Alliance and DUP MPS clash as Irish Sea border row intensifies
Lockhart accused of ‘desperate attempt’ to shift blame for impact of Brexit Protocol
ALLIANCE MP Stephen Farry hit back last night at DUP criticism of his party over the controversial Brexit Protocol, saying they were “rolling up their sleeves” to mitigate disruption to commerce between Britain and Northern Ireland.
Mr Farry was responding to Upper Bann MP Carla Lockhart, who yesterday said the Protocol and the irish sea border were the result of “scaremongering” by Alliance, SDLP, Sinn Fein and the Irish Government during the EU negotiations.
The Protocol keeps us in the EU’S single market for goods and also means EU customs rules will be enforced at local ports.
This requires new checks and processes for goods entering from other parts of theuk, effectively creating a trade border.
“Faced now with the consequences of their actions, the Alliance Party seek to downplay and dismiss the serious impact their Protocol is having on businesses and consumers in Northern Ireland,” Ms Lockhart said.
“Naomi Long arrogantly dismisses those who are identifying problems resulting from the Protocol as engaging in ‘Project Fear’.
“Tell that to the haulier with lorries stuck at the port in Scotland, and is incurring additional costs running to tens of thousands of pounds in one week alone.
“Tell that to the mother who can’t source baby formula to meet their little one’s health needs.
“These very real consequences are what the Alliance Party argued for.”
But Mr Farry rejected the DUP attack as a “desperate attempt” to deny responsibility for the party’s role in pushing for withdrawal from the EU.
“This is just the latest iteration of increasing desperate attempts from the DUP to deny the huge mistakes they have made over Brexit,” the North Down MP said.

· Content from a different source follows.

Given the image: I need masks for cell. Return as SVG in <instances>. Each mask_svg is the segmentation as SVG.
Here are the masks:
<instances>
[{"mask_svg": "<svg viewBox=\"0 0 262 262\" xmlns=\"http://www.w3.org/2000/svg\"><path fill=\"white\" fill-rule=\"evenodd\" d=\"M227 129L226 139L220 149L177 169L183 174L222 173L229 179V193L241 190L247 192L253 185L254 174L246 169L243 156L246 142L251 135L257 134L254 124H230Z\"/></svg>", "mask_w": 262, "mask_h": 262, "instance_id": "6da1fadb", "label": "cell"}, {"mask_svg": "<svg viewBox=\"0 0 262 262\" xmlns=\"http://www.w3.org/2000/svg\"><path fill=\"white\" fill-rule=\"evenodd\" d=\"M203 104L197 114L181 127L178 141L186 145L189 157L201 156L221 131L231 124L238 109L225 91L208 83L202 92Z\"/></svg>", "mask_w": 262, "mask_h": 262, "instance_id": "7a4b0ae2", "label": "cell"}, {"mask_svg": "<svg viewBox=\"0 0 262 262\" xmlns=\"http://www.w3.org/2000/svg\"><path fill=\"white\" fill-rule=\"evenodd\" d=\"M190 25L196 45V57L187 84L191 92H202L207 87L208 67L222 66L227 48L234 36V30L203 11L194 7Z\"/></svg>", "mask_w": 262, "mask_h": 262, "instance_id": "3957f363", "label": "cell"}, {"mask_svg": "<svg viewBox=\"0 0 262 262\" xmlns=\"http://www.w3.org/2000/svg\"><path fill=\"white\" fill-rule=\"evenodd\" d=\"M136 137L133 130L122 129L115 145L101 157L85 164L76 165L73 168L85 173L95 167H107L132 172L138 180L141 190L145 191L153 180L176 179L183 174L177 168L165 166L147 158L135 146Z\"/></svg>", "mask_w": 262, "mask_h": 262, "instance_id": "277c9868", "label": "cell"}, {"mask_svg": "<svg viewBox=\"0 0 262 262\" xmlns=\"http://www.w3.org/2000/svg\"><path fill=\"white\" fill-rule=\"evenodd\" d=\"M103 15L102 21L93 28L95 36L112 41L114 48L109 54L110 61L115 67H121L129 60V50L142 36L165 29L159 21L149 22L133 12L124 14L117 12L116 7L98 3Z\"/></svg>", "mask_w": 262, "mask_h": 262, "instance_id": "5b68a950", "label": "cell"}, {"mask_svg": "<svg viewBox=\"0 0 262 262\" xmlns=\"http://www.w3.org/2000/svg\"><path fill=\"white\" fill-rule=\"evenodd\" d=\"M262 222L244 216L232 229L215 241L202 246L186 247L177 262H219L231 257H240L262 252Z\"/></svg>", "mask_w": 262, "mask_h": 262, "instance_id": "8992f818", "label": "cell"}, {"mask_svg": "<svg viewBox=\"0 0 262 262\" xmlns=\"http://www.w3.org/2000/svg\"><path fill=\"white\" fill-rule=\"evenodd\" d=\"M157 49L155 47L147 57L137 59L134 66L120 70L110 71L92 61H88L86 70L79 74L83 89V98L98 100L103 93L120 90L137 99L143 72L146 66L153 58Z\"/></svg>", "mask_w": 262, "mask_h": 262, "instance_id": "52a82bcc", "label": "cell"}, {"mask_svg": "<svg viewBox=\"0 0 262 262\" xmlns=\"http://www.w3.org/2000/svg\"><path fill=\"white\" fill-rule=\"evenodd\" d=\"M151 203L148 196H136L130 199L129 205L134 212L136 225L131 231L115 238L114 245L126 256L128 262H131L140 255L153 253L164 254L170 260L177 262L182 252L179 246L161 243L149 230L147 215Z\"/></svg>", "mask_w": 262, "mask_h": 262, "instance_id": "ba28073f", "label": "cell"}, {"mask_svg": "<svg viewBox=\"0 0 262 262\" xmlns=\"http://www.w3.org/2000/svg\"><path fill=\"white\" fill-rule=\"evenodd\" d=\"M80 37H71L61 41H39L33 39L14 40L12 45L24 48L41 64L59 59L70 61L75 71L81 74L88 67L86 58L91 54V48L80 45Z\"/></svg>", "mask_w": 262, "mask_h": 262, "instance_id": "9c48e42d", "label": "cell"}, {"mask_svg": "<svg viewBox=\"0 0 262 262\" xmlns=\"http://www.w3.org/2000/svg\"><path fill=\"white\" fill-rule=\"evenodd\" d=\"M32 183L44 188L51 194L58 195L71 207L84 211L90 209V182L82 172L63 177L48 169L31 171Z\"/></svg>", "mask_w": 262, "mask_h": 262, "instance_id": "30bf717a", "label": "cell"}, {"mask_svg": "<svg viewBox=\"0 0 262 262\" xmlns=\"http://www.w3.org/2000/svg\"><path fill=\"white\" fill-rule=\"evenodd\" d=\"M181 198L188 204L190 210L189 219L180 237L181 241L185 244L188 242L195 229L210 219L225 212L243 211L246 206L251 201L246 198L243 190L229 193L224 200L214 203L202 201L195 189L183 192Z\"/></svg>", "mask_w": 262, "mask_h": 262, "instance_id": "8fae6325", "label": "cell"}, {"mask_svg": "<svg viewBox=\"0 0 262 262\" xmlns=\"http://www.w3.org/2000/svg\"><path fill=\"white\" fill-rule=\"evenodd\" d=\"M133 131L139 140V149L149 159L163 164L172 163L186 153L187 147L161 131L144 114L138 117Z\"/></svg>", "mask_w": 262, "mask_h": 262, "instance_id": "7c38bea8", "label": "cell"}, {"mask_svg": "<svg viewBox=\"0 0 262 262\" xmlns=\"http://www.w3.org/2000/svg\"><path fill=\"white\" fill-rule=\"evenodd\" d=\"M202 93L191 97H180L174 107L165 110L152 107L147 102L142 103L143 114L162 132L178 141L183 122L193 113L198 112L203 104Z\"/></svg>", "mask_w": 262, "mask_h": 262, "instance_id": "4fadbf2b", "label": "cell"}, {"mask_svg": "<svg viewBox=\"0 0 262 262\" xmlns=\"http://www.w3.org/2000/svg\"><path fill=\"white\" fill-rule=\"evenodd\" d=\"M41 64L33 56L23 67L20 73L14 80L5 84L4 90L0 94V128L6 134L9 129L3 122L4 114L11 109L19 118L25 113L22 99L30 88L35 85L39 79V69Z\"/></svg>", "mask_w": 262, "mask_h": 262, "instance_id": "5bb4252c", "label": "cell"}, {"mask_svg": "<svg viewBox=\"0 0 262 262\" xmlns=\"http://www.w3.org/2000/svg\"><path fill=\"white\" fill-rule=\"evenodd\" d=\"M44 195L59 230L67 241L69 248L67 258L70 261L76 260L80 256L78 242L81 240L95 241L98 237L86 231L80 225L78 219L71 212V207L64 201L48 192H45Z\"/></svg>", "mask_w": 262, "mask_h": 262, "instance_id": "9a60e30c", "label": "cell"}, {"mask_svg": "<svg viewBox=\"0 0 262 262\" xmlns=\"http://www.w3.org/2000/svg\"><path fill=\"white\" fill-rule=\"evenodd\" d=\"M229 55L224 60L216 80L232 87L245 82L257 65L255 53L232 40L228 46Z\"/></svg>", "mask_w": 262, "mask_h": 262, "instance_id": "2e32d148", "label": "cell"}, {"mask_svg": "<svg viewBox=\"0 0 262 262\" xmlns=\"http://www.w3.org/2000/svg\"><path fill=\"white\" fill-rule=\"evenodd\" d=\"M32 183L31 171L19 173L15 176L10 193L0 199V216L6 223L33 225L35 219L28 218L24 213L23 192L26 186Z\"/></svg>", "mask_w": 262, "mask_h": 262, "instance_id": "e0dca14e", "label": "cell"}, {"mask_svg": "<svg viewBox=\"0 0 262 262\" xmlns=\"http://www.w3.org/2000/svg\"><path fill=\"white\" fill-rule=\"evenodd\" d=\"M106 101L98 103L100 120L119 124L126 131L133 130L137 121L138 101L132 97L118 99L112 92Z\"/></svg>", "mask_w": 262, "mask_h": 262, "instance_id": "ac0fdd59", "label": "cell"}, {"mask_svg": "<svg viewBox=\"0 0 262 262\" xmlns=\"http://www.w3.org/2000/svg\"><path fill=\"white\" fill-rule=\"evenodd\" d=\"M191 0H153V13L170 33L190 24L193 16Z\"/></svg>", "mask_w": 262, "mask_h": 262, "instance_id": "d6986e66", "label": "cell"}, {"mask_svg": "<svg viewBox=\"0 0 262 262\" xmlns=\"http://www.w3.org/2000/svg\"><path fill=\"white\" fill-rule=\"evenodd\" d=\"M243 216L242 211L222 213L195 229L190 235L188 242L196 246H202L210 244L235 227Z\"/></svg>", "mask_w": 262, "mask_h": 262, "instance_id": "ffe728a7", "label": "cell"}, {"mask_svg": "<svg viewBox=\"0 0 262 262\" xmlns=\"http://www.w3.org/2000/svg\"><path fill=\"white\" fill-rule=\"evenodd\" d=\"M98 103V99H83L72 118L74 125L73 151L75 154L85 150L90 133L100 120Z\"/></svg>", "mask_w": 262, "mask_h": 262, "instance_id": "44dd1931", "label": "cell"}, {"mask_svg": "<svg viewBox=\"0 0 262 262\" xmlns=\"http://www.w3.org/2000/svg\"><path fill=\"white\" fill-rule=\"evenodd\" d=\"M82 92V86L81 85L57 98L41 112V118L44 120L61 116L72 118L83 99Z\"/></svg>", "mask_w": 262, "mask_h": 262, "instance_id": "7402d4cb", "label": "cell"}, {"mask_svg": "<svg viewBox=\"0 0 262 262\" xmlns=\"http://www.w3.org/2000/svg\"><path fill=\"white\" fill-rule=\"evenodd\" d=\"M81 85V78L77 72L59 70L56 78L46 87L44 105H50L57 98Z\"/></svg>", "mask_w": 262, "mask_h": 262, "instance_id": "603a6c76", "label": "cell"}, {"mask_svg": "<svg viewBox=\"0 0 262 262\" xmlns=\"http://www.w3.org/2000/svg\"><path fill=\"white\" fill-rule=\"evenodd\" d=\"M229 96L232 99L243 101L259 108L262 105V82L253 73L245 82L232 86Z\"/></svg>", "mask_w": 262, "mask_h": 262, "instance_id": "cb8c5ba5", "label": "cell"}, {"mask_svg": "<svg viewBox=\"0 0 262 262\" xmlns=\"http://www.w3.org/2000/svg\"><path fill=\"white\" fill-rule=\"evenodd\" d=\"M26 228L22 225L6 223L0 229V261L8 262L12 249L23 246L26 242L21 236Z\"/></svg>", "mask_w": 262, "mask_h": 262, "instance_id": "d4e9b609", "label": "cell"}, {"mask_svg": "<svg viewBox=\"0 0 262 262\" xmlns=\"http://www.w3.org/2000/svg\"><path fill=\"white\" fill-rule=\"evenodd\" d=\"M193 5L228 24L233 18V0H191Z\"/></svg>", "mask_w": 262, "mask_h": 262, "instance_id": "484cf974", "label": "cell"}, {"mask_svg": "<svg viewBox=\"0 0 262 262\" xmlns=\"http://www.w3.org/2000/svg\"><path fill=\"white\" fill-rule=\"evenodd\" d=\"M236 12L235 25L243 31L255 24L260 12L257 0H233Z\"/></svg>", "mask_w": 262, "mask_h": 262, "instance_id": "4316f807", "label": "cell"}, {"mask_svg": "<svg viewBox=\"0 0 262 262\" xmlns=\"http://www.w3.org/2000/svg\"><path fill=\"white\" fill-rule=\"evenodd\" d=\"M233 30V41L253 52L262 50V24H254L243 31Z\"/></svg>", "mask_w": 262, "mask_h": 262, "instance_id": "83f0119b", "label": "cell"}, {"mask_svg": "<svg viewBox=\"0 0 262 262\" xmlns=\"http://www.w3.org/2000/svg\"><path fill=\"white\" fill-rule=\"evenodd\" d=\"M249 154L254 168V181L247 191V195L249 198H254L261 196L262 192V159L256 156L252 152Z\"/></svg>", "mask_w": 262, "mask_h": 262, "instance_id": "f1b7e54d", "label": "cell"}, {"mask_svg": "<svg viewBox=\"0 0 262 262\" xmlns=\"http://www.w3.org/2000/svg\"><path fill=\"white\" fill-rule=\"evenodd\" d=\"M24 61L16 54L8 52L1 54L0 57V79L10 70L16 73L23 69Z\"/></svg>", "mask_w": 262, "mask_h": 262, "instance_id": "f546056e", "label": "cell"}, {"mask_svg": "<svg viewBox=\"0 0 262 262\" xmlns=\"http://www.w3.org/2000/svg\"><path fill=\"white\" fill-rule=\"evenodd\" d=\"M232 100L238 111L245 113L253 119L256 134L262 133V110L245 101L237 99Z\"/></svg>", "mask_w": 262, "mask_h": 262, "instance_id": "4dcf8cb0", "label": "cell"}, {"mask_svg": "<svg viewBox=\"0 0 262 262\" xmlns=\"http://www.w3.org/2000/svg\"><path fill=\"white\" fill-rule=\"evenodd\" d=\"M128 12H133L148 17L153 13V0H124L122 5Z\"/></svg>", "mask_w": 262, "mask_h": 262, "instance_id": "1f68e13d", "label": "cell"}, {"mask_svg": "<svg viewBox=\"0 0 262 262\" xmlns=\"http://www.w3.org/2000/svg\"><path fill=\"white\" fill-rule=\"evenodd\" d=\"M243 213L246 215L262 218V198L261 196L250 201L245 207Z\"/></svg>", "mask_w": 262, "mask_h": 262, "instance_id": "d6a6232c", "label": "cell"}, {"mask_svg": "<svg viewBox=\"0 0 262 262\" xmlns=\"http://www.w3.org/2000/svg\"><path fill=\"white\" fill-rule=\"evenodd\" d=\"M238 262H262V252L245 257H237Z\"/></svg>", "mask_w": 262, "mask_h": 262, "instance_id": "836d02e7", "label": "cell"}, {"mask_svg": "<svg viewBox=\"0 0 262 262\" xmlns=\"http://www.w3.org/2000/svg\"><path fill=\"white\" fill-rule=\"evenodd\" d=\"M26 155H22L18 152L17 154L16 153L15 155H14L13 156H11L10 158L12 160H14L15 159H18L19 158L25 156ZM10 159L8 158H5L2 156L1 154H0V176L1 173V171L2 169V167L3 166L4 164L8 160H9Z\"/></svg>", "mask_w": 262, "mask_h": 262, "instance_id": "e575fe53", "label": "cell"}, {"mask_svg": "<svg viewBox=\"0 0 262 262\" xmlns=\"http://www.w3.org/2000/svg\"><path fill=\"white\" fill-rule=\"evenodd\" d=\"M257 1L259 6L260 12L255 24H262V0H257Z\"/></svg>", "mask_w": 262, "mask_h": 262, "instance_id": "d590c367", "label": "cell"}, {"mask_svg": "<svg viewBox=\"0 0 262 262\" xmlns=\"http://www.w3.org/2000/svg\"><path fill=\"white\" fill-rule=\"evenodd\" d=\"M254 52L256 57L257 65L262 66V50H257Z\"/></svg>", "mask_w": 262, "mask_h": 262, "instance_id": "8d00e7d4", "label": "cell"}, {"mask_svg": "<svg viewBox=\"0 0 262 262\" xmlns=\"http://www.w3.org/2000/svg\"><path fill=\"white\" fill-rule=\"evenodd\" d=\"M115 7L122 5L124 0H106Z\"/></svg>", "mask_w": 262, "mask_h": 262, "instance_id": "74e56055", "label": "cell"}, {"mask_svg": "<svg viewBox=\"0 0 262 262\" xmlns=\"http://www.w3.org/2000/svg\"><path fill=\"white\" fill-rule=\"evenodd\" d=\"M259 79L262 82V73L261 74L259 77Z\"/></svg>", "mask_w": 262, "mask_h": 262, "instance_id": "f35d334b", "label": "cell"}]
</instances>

“Alliance has always understood the damage that Brexit would bring to Northern Ireland.
“The DUP rejected every opportunity to choose a softer Brexit. Alliance is on record consistently from 2019 as expressing our concerns over the Protocol.
“We voted against the Withdrawal Agreement in January 2020, as other alternatives existed. But no other options are left but to get the protocol to work.
“While the DUP are playing the politics of delusion and distraction, we are rolling up our sleeves and working through the issues within the system.”
He was speaking at the end of a week that saw unionist anger over the implementation of the Protocol intensify.
On Thursday DUP MP Ian Paisley attacked Prime Minister Boris Johnson, accusing him of being in danger of showing he was after all a “buffoon” over his handling of the situation. And Stormont DUP Agriculture Minister Edwin Poots warned that if the three-month grace period for super markets to adapt to the new rules was not extended, then they won’t be able to supply hospitals and schools with food in a few months.
“Seriously, are we going to have a situation where our schools are not able to feed the children at school, that hospitals are not able to feed their patients?” Mr Poots told the BBC.
However, both the Departments of Education and Health said they had not experienced any major disruption to food supplies.
The rising political temperature comes amid fears the UK’S relationship with the Joe Biden administration in the US could be damaged if Mr Johnson triggers a safety mechanism in the Protocol as a result of the trade disruption.
Article 16 allows the EU or the UK to “unilaterally take appropriate safeguard measures” if the Protocol leads to “serious economic, societal or environmental difficulties that are liable to persist ”, or if there is a diversion of trade.
The Protocol has been supported by the EU and the incoming President Biden administration in Washington DC, as it is seen as a way of protecting the Good Friday Agreement and preventing a hard border on the island of Ireland.
Conservative MP Simon Hoare, who chairs the Northern Ireland Affairs Committee at Westminster, said: “[Triggering the article] would do huge damage to the Good Friday Agreement ... and damage the relation- ship between our country and the US.”
The Prime Minister said this week he would not hesitate to invoke the safeguarding measure if he believed the problems with the Protocol were “disproportionate”.